*THE PROBLEM*
Reproduce verbatim the lines of the records starting at the line that contains "When reviewing" and continuing through the last line of the records, both included.

***** RECORDS FOR THIS TASK *****

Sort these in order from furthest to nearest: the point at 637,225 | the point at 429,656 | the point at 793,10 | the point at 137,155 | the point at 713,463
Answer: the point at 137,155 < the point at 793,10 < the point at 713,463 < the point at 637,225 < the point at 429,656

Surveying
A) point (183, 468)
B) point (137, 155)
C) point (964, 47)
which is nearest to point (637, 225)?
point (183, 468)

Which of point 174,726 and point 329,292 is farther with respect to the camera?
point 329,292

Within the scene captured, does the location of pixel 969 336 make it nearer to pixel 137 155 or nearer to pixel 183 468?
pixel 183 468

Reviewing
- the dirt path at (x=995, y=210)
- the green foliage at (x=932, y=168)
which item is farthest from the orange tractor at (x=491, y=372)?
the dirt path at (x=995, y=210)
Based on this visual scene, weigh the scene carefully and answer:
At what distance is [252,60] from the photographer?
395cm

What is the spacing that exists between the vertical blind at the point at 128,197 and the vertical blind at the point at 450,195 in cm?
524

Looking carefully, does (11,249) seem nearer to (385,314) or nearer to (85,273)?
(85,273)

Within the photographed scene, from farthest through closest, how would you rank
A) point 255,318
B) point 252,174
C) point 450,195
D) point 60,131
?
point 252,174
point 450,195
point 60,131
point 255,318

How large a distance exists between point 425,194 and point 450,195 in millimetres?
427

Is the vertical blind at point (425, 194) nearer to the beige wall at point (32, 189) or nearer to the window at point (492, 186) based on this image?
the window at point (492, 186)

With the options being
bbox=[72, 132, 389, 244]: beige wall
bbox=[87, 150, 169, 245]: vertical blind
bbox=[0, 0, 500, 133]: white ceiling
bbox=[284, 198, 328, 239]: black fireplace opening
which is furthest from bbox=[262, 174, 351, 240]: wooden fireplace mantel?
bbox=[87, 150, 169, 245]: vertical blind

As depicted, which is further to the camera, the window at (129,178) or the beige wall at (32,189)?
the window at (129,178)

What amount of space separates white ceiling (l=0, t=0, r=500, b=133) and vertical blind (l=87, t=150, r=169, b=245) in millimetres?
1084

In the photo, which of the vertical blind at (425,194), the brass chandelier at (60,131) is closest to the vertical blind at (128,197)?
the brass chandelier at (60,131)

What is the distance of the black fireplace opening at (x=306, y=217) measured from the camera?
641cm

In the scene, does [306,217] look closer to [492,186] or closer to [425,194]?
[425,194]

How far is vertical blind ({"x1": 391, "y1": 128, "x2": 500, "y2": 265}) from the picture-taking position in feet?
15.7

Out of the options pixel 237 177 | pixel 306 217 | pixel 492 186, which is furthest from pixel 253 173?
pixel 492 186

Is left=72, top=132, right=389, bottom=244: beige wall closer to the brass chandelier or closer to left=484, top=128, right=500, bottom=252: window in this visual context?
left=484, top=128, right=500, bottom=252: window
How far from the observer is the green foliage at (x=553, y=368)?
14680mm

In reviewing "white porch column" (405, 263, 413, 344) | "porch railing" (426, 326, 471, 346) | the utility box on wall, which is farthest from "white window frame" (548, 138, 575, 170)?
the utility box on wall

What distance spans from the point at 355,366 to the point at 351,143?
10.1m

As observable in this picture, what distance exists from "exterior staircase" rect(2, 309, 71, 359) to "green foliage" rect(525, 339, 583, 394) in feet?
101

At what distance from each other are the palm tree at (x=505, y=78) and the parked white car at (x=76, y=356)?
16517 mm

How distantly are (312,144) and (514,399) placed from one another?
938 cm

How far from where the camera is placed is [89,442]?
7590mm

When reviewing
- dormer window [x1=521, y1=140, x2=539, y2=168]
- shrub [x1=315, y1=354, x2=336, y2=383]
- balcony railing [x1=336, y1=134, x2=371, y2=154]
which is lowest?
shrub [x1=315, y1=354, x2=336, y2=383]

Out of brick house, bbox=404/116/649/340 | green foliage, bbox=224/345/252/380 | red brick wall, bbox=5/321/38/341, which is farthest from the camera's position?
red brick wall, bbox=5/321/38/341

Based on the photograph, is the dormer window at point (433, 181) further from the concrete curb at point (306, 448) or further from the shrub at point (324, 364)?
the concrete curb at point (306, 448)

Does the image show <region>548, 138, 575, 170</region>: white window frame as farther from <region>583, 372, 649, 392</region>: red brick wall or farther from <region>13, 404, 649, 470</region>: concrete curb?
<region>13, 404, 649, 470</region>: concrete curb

*****

*COMPLETE RESPONSE*
When reviewing
- dormer window [x1=521, y1=140, x2=539, y2=168]
- shrub [x1=315, y1=354, x2=336, y2=383]
- balcony railing [x1=336, y1=134, x2=371, y2=154]
which is lowest?
shrub [x1=315, y1=354, x2=336, y2=383]

Out of brick house, bbox=404/116/649/340 | green foliage, bbox=224/345/252/380 | red brick wall, bbox=5/321/38/341, which is farthest from the camera's position?
red brick wall, bbox=5/321/38/341

Based on the photograph, is the dormer window at point (433, 181) further from the concrete curb at point (306, 448) or further from the shrub at point (324, 364)?
the concrete curb at point (306, 448)

Does the image show <region>548, 138, 575, 170</region>: white window frame as farther from <region>583, 372, 649, 392</region>: red brick wall or farther from <region>13, 404, 649, 470</region>: concrete curb?
<region>13, 404, 649, 470</region>: concrete curb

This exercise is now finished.